[START OF Page]
The two top Communist leaders have ruled for almost 17 years, are grim, hardheaded, tough. At left (above) is Mao Tse-tung, Party chairman; at right is Chu Teh, army commander. Their wives, bold, ardent Party workers, are shown below, Madame Mao, at left, Madame Chu, right.
From remote, inaccessible Yenan comes an account of Communist resistance against merciless Japanese

by TEDDY WHITE

Time and LIFE's Far East Correspondent Teddy White recently flew from Chungking to Yenan, the mountain-shrouded capital of Communist North China. There he talked with the Party leaders, peasants and guerrillas who for seven years have been waging their own independent war against the Japanese. In this article Mr. White tells of their long struggle and recounts some of the atrocities committed against them (as against all Chinese) by the Japs.     In the current crisis of the Asiatic war the Chinese Communists hold a crucial position. In recent months the Japs have scored a great land victory, splitting Free China in two and threatening to knock it out of the war. To meet this threat the U.S. government has been urging Generalissimo Chiang Kai-shek to accept the Communists' help in a united campaign to stop the Jap invaders. Last week the news hinted that some such political truce might be in the making. Chiang appointed the able and modern-minded T. V. Soong as premier of the Chinese government. A high Communist leader, Chou En-lai, flew to Chungking from Yenan in a U.S. Army plane. There was hope that the dire adversity might at least temporarily solve the deep-rooted ideological differences.

  You come down on Yenan from the air, over the wastelands of North China and over loess hills with their tops sliced off. You feel that you are going into a bandits' lair - remote, inaccessible, awe-inspiring, surmounted with an incongruously lovely T'ang pagoda yellow against the China-blue sky.
  But once on the ground and with dust swirling over you, whipped by a cold and brazen wind, the familiar smells and sounds are those of old North China. There are mules and horsemen, yellow loess and foot-deep dust, rufted camels from the deserts, the people themselves in shaggy woolens and thick yellow paddings.
  This is as it always has been, except that now there is something else - a gloss, a bustle, a driving, vigorous energy that is new. The people are younger, sturdier; bugles shrill and echo and rebound from hill to hill in fine silver tones at dawn. There is an undercurrent of movement, confusion and excitement.
  Soon, however, this impression resolves itself into a feeling that this is not a capital and not an experimental Shangri-La - but that this is a camp, an active field headquarters, or a provisional command post that has been pitched at a particular moment in history and that the camp itself can be struck and dissolved and moved on tomorrow if it need be.
  There are 40,000-odd citizens in the township. Twelve thousand of them are natives of north Shensi Province - here since before the records of history began. The rest are the brains and heart, the everlasting core of the Chinese Communist Party with its arteries of bureaus and other organs of operation.
  Everything revolves about two separate clusters of buildings which house the headquarters of the army and the headquarters of the Party. Army headquarters are tucked away beneath hills in a compound of mud and gray brick buildings in a garden of limpid loveliness. Party headquarters are three miles up the river in two large buildings of brick.
  Out of these two separate headquarters go the orders and directives to all agents and units of Communist movements throughout the length and breadth of the land - to the guerrillas in the hills, to the underground in Japanese-occupied cities and to the radio network that links the Party together.
[END OF Page]
= Work to do =
[1] According to the article on Yenan, how many citizens live in the township?
[2] Set down, word for word, the stretch of rows from the line containing "How far removed" through the last of the rows.
[START OF Data section]
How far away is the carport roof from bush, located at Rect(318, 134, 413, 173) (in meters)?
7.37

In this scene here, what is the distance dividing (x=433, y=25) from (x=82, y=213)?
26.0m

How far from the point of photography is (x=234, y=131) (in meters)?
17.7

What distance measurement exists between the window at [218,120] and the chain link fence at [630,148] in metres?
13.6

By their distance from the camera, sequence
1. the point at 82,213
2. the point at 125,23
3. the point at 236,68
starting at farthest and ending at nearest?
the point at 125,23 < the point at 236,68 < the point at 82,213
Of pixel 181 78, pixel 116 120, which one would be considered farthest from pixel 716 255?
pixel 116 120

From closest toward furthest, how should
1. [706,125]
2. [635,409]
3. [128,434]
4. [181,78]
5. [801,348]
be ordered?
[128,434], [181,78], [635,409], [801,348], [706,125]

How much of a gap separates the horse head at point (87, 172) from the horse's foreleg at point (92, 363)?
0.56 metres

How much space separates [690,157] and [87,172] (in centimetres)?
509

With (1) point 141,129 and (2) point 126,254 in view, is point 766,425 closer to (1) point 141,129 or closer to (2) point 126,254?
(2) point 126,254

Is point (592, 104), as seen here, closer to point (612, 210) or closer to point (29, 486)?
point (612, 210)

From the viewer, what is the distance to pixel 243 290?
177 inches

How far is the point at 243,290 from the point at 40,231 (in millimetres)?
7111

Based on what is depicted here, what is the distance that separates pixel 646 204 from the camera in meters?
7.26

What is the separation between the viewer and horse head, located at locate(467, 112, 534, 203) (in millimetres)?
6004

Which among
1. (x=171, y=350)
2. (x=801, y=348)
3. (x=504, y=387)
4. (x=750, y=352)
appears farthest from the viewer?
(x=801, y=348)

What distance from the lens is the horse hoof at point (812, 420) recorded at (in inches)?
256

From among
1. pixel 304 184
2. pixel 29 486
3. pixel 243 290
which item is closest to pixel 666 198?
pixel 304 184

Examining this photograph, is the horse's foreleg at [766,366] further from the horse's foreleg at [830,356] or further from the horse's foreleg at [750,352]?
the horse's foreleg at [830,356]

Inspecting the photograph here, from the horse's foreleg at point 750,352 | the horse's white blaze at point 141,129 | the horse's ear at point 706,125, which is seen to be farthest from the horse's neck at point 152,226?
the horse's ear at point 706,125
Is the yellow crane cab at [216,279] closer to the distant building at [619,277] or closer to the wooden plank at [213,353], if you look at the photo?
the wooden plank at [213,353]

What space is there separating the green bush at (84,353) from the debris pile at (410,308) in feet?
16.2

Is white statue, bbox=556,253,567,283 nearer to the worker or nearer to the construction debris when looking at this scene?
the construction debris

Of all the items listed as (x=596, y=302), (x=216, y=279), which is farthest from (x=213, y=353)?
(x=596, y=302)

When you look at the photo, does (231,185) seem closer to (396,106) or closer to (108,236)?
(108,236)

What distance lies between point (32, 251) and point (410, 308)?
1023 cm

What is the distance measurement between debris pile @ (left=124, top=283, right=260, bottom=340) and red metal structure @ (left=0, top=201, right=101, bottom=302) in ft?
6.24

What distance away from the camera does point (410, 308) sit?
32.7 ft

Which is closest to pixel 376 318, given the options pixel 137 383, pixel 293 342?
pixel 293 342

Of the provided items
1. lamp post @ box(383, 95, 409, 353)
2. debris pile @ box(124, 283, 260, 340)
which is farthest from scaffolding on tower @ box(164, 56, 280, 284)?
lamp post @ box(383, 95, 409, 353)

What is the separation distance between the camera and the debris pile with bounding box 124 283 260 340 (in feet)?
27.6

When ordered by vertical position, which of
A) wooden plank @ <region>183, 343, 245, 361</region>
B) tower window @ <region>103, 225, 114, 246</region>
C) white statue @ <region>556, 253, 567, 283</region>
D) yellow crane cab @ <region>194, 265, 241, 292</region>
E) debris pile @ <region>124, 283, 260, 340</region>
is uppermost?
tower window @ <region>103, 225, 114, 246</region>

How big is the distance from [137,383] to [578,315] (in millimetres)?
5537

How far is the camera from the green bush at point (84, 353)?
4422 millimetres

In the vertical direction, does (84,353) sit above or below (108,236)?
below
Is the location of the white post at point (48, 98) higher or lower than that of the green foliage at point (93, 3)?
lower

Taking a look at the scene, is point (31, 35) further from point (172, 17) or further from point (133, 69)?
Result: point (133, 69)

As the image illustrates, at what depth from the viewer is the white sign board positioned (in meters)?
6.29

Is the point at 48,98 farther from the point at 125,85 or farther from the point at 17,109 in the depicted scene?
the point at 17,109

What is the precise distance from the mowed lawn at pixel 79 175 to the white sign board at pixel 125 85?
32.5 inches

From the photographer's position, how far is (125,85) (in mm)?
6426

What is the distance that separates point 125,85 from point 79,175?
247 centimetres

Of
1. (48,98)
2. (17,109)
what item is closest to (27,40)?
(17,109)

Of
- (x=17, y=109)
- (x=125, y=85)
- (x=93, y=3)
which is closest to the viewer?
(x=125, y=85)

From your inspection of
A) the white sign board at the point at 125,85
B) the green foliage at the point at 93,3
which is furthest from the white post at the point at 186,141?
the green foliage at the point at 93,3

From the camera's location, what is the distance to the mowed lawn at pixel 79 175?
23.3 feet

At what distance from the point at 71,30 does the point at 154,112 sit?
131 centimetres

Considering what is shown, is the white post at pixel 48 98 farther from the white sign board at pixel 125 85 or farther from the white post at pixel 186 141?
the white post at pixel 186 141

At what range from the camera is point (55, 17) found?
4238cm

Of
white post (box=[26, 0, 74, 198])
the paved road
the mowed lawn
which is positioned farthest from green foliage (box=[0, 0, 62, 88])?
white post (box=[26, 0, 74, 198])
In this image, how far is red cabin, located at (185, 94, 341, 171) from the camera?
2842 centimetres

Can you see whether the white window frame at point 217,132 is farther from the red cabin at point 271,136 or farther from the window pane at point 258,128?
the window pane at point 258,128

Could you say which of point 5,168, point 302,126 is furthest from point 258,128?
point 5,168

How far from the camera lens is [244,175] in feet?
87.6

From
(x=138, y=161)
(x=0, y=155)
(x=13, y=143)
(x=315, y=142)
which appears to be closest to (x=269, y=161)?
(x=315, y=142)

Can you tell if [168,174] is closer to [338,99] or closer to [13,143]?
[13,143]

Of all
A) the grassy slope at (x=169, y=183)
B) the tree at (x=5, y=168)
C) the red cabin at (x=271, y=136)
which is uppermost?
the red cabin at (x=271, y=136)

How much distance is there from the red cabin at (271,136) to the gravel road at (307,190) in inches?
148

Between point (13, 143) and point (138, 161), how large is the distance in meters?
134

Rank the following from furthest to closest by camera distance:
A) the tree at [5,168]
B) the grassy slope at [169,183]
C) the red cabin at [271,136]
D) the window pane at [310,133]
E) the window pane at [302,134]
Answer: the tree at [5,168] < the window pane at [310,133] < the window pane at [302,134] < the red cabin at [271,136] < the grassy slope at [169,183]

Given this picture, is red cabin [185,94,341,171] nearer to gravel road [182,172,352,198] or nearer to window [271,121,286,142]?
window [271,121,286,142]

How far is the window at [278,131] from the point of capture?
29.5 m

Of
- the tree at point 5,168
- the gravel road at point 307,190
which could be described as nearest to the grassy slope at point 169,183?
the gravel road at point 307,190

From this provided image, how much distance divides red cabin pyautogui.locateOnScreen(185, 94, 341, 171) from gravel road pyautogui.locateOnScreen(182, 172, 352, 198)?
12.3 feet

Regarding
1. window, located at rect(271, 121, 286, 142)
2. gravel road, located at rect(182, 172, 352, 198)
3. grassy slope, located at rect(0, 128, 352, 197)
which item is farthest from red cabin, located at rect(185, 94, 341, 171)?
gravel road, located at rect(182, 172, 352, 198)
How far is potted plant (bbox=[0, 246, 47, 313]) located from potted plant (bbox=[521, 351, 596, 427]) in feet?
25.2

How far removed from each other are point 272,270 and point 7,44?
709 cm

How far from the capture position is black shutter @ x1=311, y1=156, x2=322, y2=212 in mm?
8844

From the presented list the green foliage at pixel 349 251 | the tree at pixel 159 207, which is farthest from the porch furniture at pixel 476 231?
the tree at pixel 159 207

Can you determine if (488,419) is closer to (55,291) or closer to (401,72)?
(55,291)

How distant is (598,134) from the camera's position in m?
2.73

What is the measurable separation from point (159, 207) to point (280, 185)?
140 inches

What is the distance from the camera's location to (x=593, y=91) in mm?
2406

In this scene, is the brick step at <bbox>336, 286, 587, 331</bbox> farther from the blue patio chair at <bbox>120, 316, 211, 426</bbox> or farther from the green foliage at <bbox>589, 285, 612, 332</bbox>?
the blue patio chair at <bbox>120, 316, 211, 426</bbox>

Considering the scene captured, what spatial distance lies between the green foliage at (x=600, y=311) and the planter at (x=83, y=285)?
[END OF Data section]
= Answers below =
[1] There are 40,000-odd citizens in the township.

[2]
How far removed from each other are point 272,270 and point 7,44?
709 cm

How far from the capture position is black shutter @ x1=311, y1=156, x2=322, y2=212 in mm?
8844

From the presented list the green foliage at pixel 349 251 | the tree at pixel 159 207, which is farthest from the porch furniture at pixel 476 231?
the tree at pixel 159 207

Can you determine if (488,419) is closer to (55,291) or closer to (401,72)?
(55,291)

How distant is (598,134) from the camera's position in m?
2.73

What is the measurable separation from point (159, 207) to point (280, 185)?
140 inches

What is the distance from the camera's location to (x=593, y=91) in mm?
2406

In this scene, is the brick step at <bbox>336, 286, 587, 331</bbox> farther from the blue patio chair at <bbox>120, 316, 211, 426</bbox> or farther from the green foliage at <bbox>589, 285, 612, 332</bbox>?
the blue patio chair at <bbox>120, 316, 211, 426</bbox>

Considering the scene captured, what spatial distance lies between the green foliage at (x=600, y=311) and the planter at (x=83, y=285)?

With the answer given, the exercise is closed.